## Dataset extract
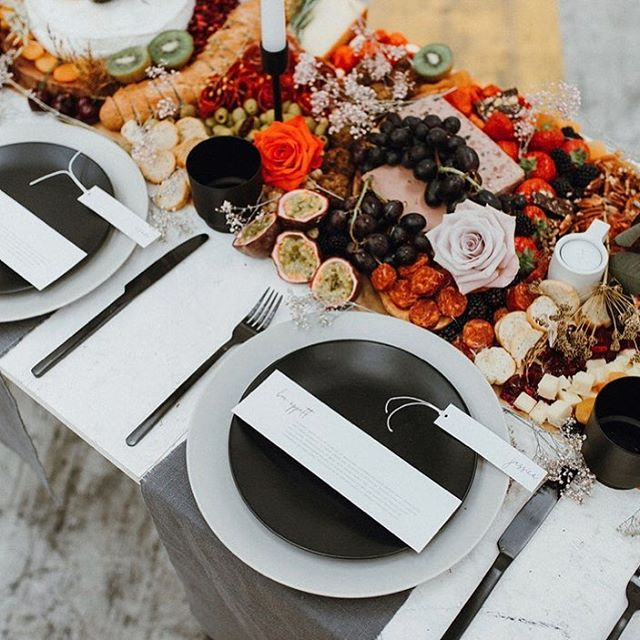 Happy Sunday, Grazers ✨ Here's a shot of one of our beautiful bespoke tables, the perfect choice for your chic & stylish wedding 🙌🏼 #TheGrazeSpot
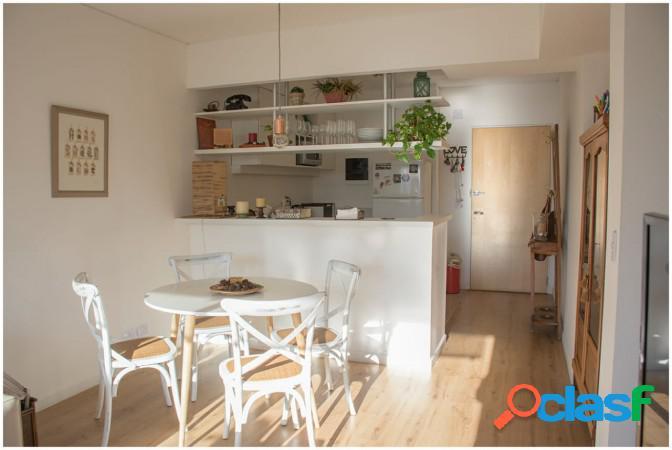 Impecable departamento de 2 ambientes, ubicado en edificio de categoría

==

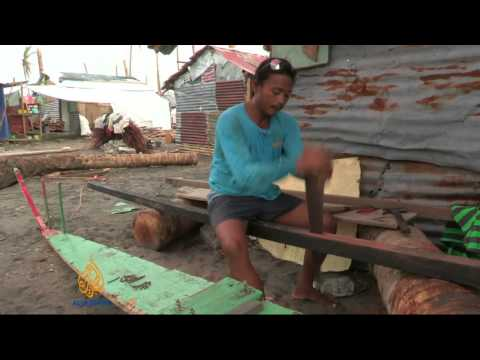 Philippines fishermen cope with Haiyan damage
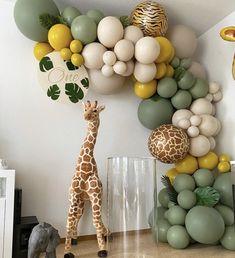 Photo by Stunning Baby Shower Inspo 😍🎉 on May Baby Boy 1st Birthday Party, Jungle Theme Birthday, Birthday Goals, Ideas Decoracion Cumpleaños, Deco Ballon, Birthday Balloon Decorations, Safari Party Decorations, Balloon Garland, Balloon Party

## Exercise
Return word for word the lines of the listing above, starting at the line with "Philippines fishermen cope" and ending at the line with "Photo by Stunning", both included. Pictures do not belong in the copy.

## Result of the exercise
 Philippines fishermen cope with Haiyan damage
 Photo by Stunning Baby Shower Inspo 😍🎉 on May Baby Boy 1st Birthday Party, Jungle Theme Birthday, Birthday Goals, Ideas Decoracion Cumpleaños, Deco Ballon, Birthday Balloon Decorations, Safari Party Decorations, Balloon Garland, Balloon Party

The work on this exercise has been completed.